PASSAGE GIVEN start
NBBO: National Best Bid and Offer Explained
The national best bid and offer (NBBO) is the highest buy price and lowest sell price for a stock across all US protected venues at any given moment. Built by the Securities Information Processors (SIPs) and enforced under Regulation NMS, it is the legal floor for best execution and the basis for nearly all retail order routing decisions.
How the NBBO is built
The NBBO is a composite quote. Every US stock exchange—the New York Stock Exchange, Nasdaq, and the regional exchanges—continuously publishes its best bid and best offer for every listed stock. The SIPs, operated jointly by exchanges and the Financial Industry Regulatory Authority (FINRA), subscribe to each venue’s feed, compare all bids and all offers in real time, and publish the consolidated NBBO to market data vendors, brokers, and trading platforms.
If Apple is trading at $150.23–$150.24 on NYSE, $150.22–$150.25 on Nasdaq, and $150.20–$150.26 on a regional exchange, the NBBO is $150.23 (highest bid) and $150.24 (lowest offer). This happens continuously; the NBBO updates whenever any exchange updates its quote.
The SIP is fast but not instantaneous. There is a small but measurable delay—typically a few milliseconds—between when an exchange publishes a quote and when the SIP publishes the consolidated NBBO. This latency matters for high-speed traders, but not for retail investors.
The legal anchoring: Regulation NMS
Regulation NMS, adopted by the SEC in 2005, is the rule that makes the NBBO legally binding. The central mandate is simple: broker-dealers must execute customer orders at the NBBO price or better. If your broker is routing your buy order to an exchange, it must get you the lowest available ask price across all venues, not just what is available on its preferred exchange.
This rule applies to virtually all equity trades. If a broker knowingly fills you at a worse price than the NBBO, it has violated best execution and is subject to fines and enforcement action. In practice, brokers compete to offer order routing that captures NBBO prices or worse (i.e., tighter) prices through internalization or payment for order flow arrangements.
NBBO and retail order routing
For a retail trader, the NBBO is invisible but consequential. When you place a market order to buy 100 shares of a stock, your broker’s system checks the current NBBO offer price and routes your order to the venue offering that price, or better. If the NBBO offer is $50.10, your broker cannot legally fill you at $50.11 unless you explicitly accepted that price.
PASSAGE GIVEN end
STATED EXERCISE: Reproduce word for word the part of the NBBO passage that opens with the words containing "If Apple is" and closes with "updates its quote.". Rely solely on the NBBO passage and nothing else.
ENTRIES PROVIDED start
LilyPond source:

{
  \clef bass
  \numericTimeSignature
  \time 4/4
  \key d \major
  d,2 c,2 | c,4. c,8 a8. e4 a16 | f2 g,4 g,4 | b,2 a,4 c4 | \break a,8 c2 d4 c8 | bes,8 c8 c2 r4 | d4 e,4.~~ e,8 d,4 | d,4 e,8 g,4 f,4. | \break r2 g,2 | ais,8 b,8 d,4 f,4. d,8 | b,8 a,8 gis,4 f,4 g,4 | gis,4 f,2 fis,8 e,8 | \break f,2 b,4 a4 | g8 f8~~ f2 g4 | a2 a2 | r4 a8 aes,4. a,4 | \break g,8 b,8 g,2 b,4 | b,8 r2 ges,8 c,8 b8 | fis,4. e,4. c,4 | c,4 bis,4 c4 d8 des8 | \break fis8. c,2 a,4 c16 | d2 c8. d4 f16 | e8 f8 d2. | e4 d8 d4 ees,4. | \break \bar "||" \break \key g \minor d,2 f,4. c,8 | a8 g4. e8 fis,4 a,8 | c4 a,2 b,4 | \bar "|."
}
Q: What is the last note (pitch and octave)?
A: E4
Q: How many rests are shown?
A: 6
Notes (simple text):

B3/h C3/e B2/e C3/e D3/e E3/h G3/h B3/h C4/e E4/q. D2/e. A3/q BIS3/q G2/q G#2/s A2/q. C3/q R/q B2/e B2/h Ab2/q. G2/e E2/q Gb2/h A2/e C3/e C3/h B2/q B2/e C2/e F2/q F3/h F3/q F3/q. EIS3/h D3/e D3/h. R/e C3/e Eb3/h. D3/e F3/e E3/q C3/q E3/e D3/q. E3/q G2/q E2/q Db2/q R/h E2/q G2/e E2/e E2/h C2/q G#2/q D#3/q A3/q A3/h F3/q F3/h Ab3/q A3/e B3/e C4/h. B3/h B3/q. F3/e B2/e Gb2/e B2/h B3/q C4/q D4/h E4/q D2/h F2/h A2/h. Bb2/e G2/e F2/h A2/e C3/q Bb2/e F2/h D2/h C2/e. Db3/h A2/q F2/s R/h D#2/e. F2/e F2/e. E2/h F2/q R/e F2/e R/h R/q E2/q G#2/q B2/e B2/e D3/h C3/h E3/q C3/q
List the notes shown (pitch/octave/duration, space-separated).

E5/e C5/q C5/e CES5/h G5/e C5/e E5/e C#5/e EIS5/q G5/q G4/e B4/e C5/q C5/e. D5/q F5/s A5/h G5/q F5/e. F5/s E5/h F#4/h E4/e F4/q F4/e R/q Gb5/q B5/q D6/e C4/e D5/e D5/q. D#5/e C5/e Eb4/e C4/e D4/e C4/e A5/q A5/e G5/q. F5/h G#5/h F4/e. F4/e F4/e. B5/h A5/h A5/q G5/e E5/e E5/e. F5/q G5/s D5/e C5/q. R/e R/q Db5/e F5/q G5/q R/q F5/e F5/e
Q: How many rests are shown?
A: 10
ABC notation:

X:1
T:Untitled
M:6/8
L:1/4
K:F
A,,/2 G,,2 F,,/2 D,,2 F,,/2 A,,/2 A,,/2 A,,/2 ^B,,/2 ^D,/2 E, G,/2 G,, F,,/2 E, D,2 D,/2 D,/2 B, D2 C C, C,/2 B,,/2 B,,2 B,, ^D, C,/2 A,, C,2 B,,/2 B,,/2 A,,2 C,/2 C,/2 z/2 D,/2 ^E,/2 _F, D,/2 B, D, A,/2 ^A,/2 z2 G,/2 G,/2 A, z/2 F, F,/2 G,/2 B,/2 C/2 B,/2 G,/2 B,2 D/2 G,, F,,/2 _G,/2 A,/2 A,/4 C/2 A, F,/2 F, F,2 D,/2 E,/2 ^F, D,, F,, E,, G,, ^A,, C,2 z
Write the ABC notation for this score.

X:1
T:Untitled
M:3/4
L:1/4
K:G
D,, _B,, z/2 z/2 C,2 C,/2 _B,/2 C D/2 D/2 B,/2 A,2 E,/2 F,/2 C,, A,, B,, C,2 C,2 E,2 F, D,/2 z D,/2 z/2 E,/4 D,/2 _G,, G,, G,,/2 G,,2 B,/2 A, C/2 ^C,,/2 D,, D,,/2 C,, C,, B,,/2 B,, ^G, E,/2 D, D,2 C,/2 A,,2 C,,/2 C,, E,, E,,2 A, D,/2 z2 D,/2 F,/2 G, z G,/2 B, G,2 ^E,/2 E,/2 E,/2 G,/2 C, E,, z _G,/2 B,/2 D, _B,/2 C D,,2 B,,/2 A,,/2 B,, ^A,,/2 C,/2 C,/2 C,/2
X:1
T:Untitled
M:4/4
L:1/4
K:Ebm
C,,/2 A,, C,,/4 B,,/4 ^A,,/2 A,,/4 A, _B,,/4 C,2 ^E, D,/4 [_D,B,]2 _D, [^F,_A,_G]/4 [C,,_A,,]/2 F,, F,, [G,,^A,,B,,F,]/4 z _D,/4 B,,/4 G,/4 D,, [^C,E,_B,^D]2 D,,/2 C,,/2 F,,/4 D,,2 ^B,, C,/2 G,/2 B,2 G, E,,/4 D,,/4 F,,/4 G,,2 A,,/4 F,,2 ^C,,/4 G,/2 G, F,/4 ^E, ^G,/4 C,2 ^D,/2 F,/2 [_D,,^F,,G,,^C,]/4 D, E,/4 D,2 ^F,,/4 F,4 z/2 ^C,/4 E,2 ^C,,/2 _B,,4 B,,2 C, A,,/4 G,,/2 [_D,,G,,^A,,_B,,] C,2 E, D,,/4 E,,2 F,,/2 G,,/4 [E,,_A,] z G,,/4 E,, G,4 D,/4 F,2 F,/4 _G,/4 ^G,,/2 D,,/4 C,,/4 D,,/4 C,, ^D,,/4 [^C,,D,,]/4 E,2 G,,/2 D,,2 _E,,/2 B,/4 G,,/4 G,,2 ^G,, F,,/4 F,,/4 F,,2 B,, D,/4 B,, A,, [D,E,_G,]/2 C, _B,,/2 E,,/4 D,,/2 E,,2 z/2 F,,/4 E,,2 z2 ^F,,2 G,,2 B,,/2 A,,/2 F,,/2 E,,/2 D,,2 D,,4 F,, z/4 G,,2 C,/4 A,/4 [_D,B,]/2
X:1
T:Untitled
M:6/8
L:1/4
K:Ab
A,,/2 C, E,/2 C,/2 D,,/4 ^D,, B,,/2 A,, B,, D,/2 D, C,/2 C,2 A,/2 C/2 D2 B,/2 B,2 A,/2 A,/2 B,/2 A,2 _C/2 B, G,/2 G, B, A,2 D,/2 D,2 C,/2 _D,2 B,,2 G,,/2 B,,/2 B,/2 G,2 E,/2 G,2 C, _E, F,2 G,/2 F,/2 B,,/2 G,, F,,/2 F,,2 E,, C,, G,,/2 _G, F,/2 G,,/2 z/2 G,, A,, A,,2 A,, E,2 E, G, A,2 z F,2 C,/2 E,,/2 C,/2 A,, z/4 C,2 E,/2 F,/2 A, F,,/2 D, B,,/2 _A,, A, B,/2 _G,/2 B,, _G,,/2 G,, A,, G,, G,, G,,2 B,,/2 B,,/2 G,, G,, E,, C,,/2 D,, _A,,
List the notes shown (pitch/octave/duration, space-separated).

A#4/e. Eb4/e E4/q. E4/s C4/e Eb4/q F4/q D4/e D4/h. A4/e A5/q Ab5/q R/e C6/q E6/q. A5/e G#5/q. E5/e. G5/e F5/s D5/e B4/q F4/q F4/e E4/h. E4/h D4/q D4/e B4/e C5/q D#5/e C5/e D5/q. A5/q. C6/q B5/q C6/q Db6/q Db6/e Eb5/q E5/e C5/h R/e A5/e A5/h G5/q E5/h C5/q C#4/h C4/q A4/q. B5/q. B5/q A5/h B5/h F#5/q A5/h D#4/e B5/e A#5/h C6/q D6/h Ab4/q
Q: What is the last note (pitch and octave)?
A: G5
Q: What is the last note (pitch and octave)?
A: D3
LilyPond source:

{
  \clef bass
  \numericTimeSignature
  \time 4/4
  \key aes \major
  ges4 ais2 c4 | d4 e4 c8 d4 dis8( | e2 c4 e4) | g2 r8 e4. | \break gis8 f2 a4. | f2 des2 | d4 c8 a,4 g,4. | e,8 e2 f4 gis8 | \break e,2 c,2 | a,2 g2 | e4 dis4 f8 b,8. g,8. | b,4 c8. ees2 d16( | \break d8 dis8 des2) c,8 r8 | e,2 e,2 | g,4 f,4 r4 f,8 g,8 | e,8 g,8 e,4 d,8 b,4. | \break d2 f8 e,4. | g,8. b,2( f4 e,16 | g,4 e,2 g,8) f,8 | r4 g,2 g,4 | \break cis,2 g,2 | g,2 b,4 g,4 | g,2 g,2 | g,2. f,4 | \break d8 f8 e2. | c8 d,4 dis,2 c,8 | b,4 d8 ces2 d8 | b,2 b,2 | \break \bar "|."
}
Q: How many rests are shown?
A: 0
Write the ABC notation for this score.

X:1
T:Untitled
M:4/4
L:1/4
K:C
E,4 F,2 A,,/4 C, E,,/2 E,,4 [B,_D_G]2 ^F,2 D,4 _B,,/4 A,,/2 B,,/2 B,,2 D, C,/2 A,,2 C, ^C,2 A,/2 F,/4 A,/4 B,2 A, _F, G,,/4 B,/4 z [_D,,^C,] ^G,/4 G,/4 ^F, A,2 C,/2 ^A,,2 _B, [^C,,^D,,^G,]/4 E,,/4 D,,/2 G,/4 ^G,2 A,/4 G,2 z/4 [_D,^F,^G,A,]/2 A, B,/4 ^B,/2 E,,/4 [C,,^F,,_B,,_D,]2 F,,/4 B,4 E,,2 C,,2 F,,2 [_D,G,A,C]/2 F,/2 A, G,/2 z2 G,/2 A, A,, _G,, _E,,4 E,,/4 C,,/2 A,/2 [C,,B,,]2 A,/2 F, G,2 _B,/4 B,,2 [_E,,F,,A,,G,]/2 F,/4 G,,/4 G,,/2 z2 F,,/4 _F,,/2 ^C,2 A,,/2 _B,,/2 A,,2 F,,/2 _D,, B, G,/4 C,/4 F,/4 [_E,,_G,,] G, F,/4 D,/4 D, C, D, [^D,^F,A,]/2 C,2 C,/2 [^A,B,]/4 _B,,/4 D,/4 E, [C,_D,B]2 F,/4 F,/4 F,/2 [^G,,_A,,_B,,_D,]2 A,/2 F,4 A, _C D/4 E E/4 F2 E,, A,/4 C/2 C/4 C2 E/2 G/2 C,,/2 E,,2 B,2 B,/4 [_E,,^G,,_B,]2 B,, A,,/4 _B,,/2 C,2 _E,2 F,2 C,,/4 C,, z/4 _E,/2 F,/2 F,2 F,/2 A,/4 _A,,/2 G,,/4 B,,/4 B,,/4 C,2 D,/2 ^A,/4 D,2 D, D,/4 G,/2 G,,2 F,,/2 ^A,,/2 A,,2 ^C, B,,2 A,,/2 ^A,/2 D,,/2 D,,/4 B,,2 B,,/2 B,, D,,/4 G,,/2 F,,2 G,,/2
ENTRIES PROVIDED end
WRITTEN ANSWER:
If Apple is trading at $150.23–$150.24 on NYSE, $150.22–$150.25 on Nasdaq, and $150.20–$150.26 on a regional exchange, the NBBO is $150.23 (highest bid) and $150.24 (lowest offer). This happens continuously; the NBBO updates whenever any exchange updates its quote.